Opinión

Gestos que salvan vidas

Susana Gisbert

Permítanme que insista, como dice el anuncio. Pero voy a dar la lata una vez más con un tema recurrente. Con la esperanza de que de una vez me hagan caso. O no. Pero por intentarlo que no quede. Tal vez les parezca exagerado este título. Eso de salvar vidas con un gesto puede parecer muy peliculero. Pero sigan leyendo y verán como tampoco lo es tanto.

Porque hay gestos capaces de mucho, aunque parezcan pequeños. El otro día, alguien a quien no conozco personalmente me pidió que transmitiera a una compañera que había escrito un artículo sobre víctimas de violencia de género que su palabras habían devuelto la esperanza a una mujer, y que probablemente hubiera salvado una vida. Por supuesto, tras emocionarme, le transmití el mensaje a mi querida compañera, orgullosa en este caso de mi particular misión de Miguel Strogoff. Y ella, por supuesto, me dio rápidamente unas sentidas y emocionadas gracias, que la cosa no es para menos.

Pero si en estos últimos días ha habido un gesto que haya podido hacer mucho, ése ha sido el del cantante Alejandro Sanz. Independientemente de si a una le gusta más o menos su obra, hay que quitarse el sombrero ante tamaña hazaña. Parar un concierto ante miles de personas porque se ha vislumbrado una agresión de género denota tener un par de cataplines y un cerebro muy bien amueblado. Porque ese simple gesto ha supuesto visibilizar una pandemia que mata y veja a muchas mujeres y que parece solo importar a unos pocos.

Con su acción, nos ha dicho a todos que esto no es un problema doméstico, que no se queda entre las cuatro paredes de una casa y que todos podemos y debemos hacer algo. Y ha difundido ese mensaje entre personas en principio ajenas a este tipo de causas. Y, por si fuera poco, eso ha logrado la reacción de otros tantos artistas que han corrido a aplaudir su gesto. Así que me quito el sombrero, señor Sanz. Así se hace.

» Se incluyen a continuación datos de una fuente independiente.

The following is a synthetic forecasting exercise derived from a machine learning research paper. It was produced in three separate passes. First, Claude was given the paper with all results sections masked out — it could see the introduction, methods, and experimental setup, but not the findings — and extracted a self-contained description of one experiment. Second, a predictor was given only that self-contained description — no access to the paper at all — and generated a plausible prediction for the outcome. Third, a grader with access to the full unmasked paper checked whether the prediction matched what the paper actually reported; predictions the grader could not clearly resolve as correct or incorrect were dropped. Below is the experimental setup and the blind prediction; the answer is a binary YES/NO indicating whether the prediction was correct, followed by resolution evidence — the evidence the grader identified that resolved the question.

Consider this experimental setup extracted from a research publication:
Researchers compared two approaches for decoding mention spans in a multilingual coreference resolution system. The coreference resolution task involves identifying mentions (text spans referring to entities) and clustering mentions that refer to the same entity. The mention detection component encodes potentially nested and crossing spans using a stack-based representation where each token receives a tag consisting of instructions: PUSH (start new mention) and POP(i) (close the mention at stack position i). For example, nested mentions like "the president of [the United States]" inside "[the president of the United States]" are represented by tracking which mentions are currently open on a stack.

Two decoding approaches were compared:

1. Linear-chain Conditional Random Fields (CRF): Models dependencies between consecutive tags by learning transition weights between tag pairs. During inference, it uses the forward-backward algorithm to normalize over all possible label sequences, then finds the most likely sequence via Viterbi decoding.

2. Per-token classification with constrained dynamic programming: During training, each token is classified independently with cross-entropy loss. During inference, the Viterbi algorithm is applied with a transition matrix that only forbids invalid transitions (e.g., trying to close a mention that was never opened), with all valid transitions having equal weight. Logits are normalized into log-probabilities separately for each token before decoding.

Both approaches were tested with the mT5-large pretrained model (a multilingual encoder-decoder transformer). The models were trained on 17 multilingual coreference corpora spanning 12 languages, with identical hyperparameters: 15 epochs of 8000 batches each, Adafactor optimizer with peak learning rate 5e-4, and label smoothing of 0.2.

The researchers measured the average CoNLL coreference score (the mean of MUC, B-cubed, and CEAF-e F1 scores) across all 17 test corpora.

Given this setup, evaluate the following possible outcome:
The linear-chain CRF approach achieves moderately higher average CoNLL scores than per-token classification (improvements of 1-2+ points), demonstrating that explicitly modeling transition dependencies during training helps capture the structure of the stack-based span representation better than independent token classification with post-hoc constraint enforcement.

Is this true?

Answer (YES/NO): NO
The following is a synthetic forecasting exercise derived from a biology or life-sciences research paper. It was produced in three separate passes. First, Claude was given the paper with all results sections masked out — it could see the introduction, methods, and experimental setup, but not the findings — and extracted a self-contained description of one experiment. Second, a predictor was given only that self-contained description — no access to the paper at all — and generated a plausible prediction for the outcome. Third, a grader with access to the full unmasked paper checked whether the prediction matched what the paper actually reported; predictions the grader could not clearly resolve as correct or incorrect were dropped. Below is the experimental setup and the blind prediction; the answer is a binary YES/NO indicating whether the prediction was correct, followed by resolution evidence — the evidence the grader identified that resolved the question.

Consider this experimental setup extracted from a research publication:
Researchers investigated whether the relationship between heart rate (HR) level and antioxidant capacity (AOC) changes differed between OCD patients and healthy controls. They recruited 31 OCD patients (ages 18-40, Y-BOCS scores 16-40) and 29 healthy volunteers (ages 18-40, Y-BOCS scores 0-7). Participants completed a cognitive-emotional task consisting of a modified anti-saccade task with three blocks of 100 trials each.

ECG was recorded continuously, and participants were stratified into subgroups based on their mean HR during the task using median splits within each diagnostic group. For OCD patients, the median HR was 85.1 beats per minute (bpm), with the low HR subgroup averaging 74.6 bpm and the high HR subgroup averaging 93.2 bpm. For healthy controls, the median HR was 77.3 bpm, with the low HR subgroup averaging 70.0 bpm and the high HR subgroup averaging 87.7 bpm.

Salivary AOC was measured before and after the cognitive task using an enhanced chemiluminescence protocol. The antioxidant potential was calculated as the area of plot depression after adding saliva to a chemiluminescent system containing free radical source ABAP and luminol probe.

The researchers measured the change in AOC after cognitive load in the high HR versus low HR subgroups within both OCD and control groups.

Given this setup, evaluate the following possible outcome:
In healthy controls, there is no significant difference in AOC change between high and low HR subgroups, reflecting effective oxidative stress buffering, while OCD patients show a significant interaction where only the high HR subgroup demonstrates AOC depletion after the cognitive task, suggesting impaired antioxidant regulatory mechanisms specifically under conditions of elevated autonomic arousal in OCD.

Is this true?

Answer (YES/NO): NO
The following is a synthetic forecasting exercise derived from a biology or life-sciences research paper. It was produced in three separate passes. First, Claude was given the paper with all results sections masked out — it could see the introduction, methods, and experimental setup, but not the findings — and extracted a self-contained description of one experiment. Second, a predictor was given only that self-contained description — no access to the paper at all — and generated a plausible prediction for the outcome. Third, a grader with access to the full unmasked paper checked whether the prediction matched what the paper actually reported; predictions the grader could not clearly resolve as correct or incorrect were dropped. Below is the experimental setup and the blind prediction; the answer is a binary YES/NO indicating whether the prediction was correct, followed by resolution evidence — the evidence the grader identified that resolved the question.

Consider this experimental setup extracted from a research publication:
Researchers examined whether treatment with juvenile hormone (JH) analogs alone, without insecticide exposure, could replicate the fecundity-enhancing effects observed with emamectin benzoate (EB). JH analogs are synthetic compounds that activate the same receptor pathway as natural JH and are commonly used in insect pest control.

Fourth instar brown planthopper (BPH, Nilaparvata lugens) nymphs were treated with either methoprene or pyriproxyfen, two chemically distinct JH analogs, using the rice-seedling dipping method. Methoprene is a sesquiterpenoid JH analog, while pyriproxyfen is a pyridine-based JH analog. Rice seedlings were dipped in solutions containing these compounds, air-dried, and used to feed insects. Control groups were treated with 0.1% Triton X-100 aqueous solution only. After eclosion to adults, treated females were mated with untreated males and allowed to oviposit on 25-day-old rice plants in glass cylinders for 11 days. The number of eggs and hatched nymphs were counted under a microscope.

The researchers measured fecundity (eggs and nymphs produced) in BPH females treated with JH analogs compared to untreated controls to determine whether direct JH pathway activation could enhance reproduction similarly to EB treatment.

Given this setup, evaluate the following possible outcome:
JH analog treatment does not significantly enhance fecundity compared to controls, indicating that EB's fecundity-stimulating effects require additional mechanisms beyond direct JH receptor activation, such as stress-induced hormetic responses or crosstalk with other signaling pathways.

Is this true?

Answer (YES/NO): NO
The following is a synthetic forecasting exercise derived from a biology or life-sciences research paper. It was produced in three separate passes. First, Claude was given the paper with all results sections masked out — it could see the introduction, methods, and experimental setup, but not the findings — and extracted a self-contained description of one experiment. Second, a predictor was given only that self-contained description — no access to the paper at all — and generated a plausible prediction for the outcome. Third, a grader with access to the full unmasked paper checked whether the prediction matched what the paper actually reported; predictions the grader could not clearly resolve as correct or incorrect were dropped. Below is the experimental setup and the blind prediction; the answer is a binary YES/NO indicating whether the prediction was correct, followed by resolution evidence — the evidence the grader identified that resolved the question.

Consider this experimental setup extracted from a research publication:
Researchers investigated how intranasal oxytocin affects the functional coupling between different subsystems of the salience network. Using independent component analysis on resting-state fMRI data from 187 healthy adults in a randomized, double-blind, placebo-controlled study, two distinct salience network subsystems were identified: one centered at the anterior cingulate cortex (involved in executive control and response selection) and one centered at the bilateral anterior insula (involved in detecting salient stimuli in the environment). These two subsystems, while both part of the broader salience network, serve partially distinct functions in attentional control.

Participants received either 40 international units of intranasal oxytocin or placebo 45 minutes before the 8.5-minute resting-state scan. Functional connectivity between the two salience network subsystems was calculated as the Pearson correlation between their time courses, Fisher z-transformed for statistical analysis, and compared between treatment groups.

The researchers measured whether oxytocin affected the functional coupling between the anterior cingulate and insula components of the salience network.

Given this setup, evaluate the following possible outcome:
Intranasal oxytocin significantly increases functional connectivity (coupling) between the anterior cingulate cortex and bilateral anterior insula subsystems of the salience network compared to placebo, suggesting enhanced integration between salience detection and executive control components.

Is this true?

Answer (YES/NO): YES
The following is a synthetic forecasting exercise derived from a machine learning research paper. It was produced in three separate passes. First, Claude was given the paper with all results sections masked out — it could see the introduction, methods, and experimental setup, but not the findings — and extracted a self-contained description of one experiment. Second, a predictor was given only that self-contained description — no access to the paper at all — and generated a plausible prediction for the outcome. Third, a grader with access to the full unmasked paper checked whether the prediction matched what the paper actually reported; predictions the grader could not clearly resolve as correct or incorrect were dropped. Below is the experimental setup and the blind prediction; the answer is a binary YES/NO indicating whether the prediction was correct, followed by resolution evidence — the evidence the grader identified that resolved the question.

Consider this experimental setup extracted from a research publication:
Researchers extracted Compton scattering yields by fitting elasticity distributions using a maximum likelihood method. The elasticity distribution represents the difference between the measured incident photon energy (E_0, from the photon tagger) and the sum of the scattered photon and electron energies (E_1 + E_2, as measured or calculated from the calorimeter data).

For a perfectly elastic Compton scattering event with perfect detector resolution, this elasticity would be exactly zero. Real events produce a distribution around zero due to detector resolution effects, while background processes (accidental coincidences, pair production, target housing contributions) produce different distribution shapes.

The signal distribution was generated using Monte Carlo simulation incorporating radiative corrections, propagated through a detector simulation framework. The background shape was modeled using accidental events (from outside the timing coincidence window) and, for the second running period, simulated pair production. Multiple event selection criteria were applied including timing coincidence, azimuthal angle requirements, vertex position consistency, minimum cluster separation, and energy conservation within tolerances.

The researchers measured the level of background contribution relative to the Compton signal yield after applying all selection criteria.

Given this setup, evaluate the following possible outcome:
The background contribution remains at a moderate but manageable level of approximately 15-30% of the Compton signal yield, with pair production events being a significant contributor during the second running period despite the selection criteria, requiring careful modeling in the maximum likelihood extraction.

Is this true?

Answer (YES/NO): NO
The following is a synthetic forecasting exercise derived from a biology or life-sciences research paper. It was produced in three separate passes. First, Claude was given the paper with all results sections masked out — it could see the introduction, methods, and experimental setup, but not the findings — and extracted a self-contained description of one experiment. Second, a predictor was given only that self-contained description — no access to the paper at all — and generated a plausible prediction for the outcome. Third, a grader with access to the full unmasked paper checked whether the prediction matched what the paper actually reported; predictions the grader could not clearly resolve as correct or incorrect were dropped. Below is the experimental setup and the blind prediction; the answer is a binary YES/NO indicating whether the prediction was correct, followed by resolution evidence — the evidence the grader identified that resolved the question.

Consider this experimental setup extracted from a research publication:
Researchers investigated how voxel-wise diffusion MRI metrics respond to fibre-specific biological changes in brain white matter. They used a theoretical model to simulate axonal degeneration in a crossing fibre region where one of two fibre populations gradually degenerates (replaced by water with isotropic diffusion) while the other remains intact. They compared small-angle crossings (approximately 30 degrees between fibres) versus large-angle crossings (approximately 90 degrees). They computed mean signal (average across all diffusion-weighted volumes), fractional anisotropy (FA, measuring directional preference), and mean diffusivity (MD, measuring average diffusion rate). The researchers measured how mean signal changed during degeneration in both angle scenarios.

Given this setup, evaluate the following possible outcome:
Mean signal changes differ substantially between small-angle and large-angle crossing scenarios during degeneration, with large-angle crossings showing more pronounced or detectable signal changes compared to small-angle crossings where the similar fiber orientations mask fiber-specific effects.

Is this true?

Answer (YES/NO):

Y si de gestos hablamos, también me referiré a otros, éste de talante más cercano. Porque este año, la Diputación ha decidido incentivar a todas aquellas comisiones que luzcan en su monumento fallero, o en su casal, banderines y pancartas en contra de la violencia de género. Y ese pequeño gesto es mucho. Si tenemos en cuenta que en las fallas conviven varias generaciones, que hay mucha participación infantil, estaremos transmitiendo este mensaje de repulsa más que en varios programas divulgativos. Si a ello sumamos que nuestra fiestas son punto de atracción de miles de visitantes, de la tierra y también foráneos, españoles y extranjeros, estaremos expandiendo el efecto multiplicador. Y quizás esto mueva más conciencias que cualquier campaña institucional al uso. Que también cuenta, desde luego, pero que como vemos cada día no es suficiente. Como dice mi madre, toda piedra hace pared.

Aprovechemos el tirón del mundo del arte, fallero o no, para luchar contra esta tragedia. Como ya hacen muchos de nuestros artistas, y como deben seguir haciendo. Incluso hay una asociación, Non Stop, de la que ya hablamos en estas mismas páginas, que aglutina artistas y deportistas por esta misma causa.

No me pararé a dar más nombres. Seguro que a todos nos vienen  a la cabeza los de otros cantantes, músicos, actores, bailarines, pintores, escritores, directores de cine, o cualquiera otros artistas, que incorporan a sus obras un mensaje en pro de la igualdad y de condena de la violencia de género. Y esta es la vía. Que todos nos sumemos.

Gracias a Alejandro y a todos los artistas comprometidos a los que representa. Gracias a las fallas y a los falleros. Y gracias a todos los que no dan tregua. Todos sumamos. Y todo lo que podamos hacer es poco. Por ellas. Y por todos. Porque una sociedad libre de violencia de género es una sociedad mejor.